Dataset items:
● ● ● ● ●
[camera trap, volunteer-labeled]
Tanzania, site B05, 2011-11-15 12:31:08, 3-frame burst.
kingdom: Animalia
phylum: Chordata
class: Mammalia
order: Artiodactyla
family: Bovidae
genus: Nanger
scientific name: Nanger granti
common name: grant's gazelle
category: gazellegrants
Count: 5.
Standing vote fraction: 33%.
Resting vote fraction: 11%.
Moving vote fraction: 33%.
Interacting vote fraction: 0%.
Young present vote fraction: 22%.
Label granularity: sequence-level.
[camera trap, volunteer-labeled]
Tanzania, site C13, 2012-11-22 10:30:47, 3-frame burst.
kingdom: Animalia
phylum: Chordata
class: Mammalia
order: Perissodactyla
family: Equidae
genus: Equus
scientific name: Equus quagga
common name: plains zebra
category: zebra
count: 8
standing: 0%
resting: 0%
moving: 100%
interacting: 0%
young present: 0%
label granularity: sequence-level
● ● ● ● ●
[Task item] Your task is to reproduce all the data exactly as shown.

[Result for this task]
[camera trap, volunteer-labeled]
Tanzania, site B05, 2011-11-15 12:31:08, 3-frame burst.
kingdom: Animalia
phylum: Chordata
class: Mammalia
order: Artiodactyla
family: Bovidae
genus: Nanger
scientific name: Nanger granti
common name: grant's gazelle
category: gazellegrants
Count: 5.
Standing vote fraction: 33%.
Resting vote fraction: 11%.
Moving vote fraction: 33%.
Interacting vote fraction: 0%.
Young present vote fraction: 22%.
Label granularity: sequence-level.
[camera trap, volunteer-labeled]
Tanzania, site C13, 2012-11-22 10:30:47, 3-frame burst.
kingdom: Animalia
phylum: Chordata
class: Mammalia
order: Perissodactyla
family: Equidae
genus: Equus
scientific name: Equus quagga
common name: plains zebra
category: zebra
count: 8
standing: 0%
resting: 0%
moving: 100%
interacting: 0%
young present: 0%
label granularity: sequence-level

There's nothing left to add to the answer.